Clin Transl Sci. 2022 Jan;15(1):234-243. doi: 10.1111/cts.13143. Epub 2021 Nov 2.
Residual shallow neuromuscular block (NMB) is potentially harmful and contributes to critical respiratory events. Evidence for the optimal dose of sugammadex required to reverse vecuronium-induced shallow NMB is scarce. The aims of the present study were to find suitable doses of sugammadex and neostigmine to reverse a residual vecuronium-induced NMB from a time of flight (TOF) ratio of 0.3-0.9 and evaluate their safety and efficacy. In total, 121 patients aged 18-65 years were randomly assigned to 11 groups to receive placebo, sugammadex (doses of 0.125, 0.25, 0.5, 1.0, or 2.0 mg/kg), or neostigmine (doses of 10, 25, 40, 55, or 70 μg/kg). The reversal time of sugammadex and neostigmine to antagonize a vecuronium-induced shallow residual NMB (i.e., TOF ratio of 0.3) and related adverse reactions were recorded. Several statistical models were tested to find an appropriate statistical model to explore the suitable doses of sugammadex and neostigmine required to reverse a residual vecuronium-induced NMB. Based on a monoexponential model with the response variable on a logarithmic scale, sugammadex 0.56 mg/kg may be sufficient to reverse vecuronium-induced shallow residual NMB at a TOF ratio of 0.3 under anesthesia maintained with propofol. Neostigmine may not provide prompt and satisfactory antagonism as sugammadex, even in shallow NMB.

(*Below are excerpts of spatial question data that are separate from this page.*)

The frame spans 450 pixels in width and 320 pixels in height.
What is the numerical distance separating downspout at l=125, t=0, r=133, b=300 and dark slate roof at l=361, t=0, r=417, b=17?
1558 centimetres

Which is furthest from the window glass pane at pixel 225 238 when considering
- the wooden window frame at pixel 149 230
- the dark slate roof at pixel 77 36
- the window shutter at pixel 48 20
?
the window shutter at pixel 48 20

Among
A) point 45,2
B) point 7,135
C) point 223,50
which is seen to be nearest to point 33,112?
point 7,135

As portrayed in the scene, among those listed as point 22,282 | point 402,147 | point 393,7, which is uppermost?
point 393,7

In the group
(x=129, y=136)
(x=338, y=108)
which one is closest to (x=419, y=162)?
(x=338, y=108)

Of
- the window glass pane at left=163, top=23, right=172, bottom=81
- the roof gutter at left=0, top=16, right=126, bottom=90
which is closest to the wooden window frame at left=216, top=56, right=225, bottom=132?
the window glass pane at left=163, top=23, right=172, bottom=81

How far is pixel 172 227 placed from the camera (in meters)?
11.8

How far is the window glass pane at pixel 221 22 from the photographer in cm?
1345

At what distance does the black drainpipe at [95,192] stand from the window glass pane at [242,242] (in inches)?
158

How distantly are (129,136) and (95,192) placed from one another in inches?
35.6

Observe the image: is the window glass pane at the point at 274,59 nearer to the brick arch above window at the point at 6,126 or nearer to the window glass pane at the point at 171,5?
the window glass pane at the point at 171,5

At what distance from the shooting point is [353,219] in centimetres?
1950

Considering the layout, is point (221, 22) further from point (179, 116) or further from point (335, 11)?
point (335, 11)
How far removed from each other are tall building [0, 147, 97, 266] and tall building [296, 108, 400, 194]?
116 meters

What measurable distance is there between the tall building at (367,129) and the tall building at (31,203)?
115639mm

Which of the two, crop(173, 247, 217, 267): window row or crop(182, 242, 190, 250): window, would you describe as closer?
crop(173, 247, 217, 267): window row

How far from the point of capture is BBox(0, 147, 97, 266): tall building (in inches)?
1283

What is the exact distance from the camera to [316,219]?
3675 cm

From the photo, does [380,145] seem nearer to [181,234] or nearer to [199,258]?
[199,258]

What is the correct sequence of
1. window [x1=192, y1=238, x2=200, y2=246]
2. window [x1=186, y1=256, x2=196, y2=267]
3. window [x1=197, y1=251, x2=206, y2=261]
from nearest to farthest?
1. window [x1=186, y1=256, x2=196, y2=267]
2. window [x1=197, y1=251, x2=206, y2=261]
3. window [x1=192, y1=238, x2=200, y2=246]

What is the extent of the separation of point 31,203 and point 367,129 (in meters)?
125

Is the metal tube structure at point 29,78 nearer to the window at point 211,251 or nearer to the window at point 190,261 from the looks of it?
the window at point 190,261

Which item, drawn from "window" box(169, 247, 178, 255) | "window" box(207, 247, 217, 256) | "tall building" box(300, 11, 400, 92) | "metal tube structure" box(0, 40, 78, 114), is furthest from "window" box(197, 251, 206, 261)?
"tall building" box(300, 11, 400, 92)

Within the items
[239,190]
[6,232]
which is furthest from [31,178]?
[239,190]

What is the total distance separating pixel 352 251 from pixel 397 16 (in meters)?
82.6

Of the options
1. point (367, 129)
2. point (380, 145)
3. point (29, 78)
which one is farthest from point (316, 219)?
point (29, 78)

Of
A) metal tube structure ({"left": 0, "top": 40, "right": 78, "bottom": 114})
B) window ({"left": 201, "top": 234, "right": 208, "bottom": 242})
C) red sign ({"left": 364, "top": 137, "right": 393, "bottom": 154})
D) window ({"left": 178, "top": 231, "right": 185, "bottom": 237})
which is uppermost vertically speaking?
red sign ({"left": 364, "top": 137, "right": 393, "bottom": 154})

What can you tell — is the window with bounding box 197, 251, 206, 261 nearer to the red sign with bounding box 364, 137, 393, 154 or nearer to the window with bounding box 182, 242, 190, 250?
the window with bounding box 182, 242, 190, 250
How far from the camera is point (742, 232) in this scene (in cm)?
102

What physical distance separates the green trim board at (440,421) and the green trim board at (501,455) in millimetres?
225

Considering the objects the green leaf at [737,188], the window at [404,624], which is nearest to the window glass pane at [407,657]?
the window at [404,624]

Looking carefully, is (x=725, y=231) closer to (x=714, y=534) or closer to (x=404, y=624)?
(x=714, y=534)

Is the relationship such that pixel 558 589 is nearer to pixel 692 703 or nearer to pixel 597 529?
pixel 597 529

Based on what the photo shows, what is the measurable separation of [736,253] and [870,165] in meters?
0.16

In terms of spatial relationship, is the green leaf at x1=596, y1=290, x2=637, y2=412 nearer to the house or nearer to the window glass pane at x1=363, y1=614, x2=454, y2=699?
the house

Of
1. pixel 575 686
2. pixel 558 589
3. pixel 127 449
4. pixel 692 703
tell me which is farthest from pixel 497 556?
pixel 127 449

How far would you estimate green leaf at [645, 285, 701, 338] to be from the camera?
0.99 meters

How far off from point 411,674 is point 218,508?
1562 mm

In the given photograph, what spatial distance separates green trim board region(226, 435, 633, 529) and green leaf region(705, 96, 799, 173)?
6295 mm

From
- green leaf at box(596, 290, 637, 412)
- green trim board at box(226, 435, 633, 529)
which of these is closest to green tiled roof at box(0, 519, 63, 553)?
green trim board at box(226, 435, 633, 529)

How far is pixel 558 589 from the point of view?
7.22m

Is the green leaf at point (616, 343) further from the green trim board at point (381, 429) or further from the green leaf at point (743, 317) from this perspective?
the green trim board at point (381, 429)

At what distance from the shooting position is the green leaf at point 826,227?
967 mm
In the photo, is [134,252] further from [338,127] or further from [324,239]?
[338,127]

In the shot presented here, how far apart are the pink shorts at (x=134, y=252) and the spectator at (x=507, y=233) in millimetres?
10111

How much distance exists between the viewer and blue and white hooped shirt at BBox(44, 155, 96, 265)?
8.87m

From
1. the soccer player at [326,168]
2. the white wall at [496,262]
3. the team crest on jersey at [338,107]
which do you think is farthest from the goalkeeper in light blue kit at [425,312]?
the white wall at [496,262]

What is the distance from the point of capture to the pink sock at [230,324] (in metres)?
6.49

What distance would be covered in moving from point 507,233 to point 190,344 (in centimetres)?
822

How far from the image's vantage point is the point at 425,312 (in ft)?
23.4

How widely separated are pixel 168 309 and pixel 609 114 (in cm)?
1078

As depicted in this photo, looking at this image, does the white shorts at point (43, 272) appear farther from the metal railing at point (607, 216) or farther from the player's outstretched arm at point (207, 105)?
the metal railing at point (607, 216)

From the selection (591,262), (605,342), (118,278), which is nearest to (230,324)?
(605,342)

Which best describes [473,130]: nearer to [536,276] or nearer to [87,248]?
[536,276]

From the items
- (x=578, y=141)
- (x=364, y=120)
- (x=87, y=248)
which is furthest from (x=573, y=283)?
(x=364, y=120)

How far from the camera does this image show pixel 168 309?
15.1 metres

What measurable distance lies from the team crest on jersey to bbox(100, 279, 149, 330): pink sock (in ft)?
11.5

残余轻度神经肌肉阻滞(NMB)可能有害,并导致严重的呼吸事件。缺乏足够的证据表明,为逆转维库溴铵引起的轻度 NMB 所需的舒更葡糖钠的最佳剂量。本研究旨在寻找合适剂量的舒更葡糖钠和新斯的明以逆转从飞行时间(TOF)比 0.3-0.9 开始的残留维库溴铵引起的 NMB,并评估它们的安全性和有效性。总共 121 名年龄在 18-65 岁的患者被随机分配到 11 组,分别接受安慰剂、舒更葡糖钠(剂量为 0.125、0.25、0.5、1.0 或 2.0mg/kg)或新斯的明(剂量为 10、25、40、55 或 70μg/kg)。记录舒更葡糖钠和新斯的明逆转维库溴铵引起的轻度残余 NMB(即 TOF 比 0.3)的逆转时间以及相关不良反应。测试了几种统计模型,以找到合适的统计模型来探索逆转残留维库溴铵引起的 NMB 所需的舒更葡糖钠和新斯的明的合适剂量。基于对数标度的响应变量的单指数模型,舒更葡糖钠 0.56mg/kg 可能足以在丙泊酚维持麻醉下将 TOF 比为 0.3 的维库溴铵引起的轻度残余 NMB 逆转。新斯的明可能不像舒更葡糖钠那样提供迅速和令人满意的拮抗作用,即使在轻度 NMB 中也是如此。